Si las fotografías de los hornos crematorios, de las cámaras de gas, de los vagones donde llegaban los prisioneros, etc. producían en el espectador una sensación inevitable de alejamiento y de cínica autocomplacencia - como si dijeran: que bien, de la que me he librado por nacer en esta época - las palabras de Levi producían, en cambio, una desconcertante perplejidad ante lo que es difícil de entender y aprehender en las sucesivas lecturas que se hagan de su escrito. Por decirlo de otra manera, las fotos, los vídeos, los objetos, eran los datos algorítmicos, la prueba de cargo de aquellos horrendos crímenes, de los que dieron cuenta alguno de sus principales responsables en la sala 600 del palacio de justicia de Nuremberg. Los testimonios, digamos, verbales de la exposición, como el que adjunto de Primo Levi, son, a mi entender, el alma de la misma y son los que convierten a Auchwitz en algo más que un lugar geográfico y a lo que allí sucedió en algo más que un suceso histórico. Auchwitz, leído así, es la metodología perfectamente humana para convertir a los seres humanos en perfectamente inhumanos o animales. Eso no había sucedido nunca, ni debió suceder jamás. Si lo hizo, como así lo muestra la exposición, y si lo hizo en el centro más sofisticado de la cultura occidental y, por extensión, de la cultura planetaria, significa que lo humano y todo lo que de ese concepto se deriva, a partir de entonces, quedó estigmatizado por la desconfianza y la sospecha. Y, como no, por la banalidad del mal más abyecta. Y si no podemos confiar en lo humano, es decir, si no podemos confiar en nosotros mismos, ni en los otros, ¿qué hacer? ¿Qué mundo podemos imaginar para nuestros hijos a partir de semejante estigmatización? No fue ésta una pregunta que le preocupara a los padres con los que coincidí en la exposición, a tenor de las conversaciones y carcajadas que les oía mientras hablaban con sus herederos.

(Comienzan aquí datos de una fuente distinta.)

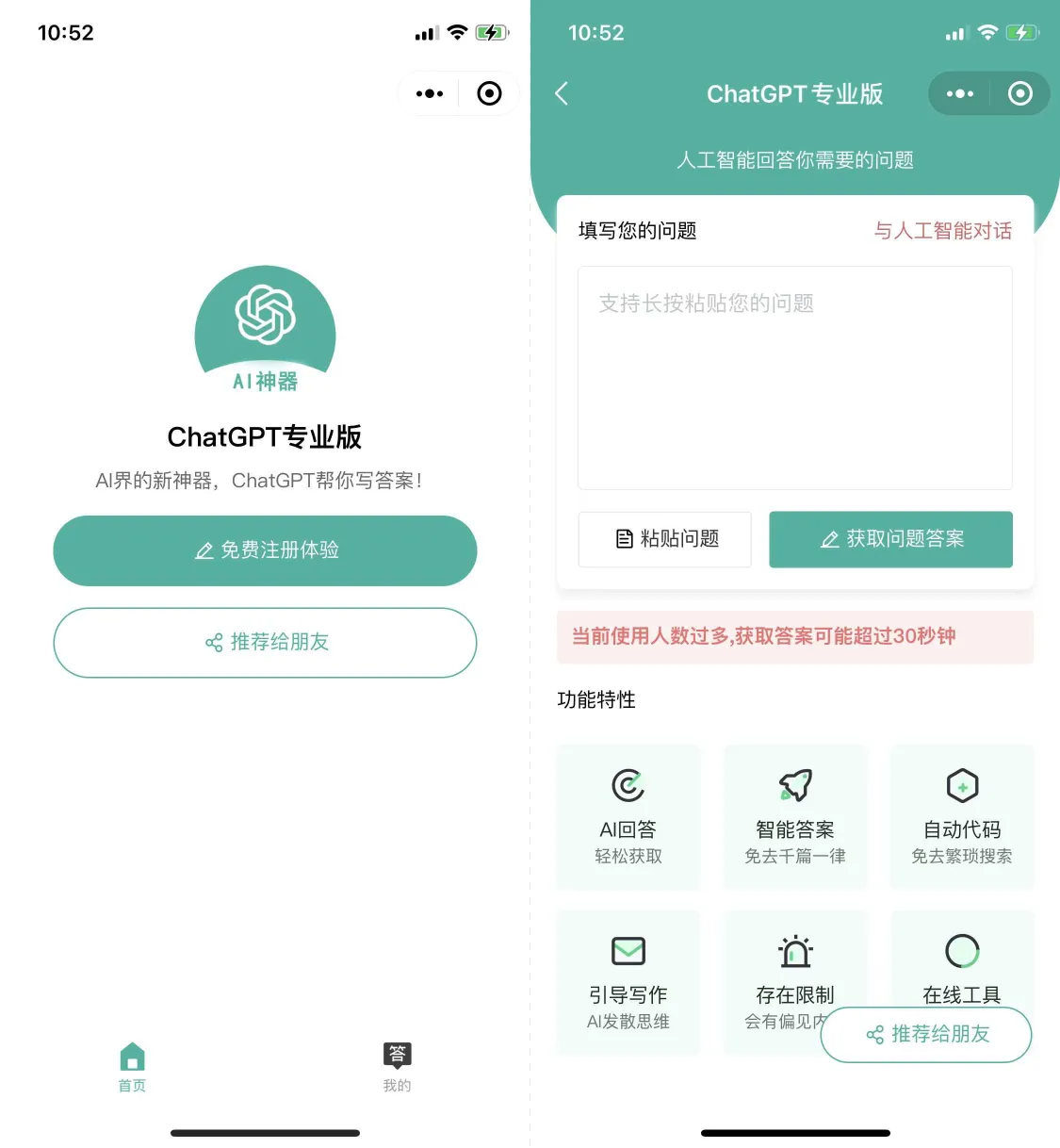 图片[1]-ChatGPT问答小程序模板-火爆全网AI互动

En la sala 600 del palacio de Nuremberg me di cuenta, envuelto en su calculado silencio en el momento de la visita, delante de los bancos que ocuparon en su día los jerarcas nazis, que no era solo un espacio para el recuerdo de la celebración de la justicia americana, o justicia de los vencedores, como no pudo ser de otra manera si nos atenemos únicamente a los datos de Guerra históricos, sino que allí se fundó también todo del misterio oceánico que vino después de que los jueces pronunciaran las sentencias, y que sigue inscrito, como la herencia en la que nosotros seguimos chapoteando, en esas dos preguntas que formulado unas líneas más arriba, y que se pueden resumir en, ¿cómo alcanzar hoy la dignidad humana, estando nuestra humanidad ya para siempre bajo sospecha?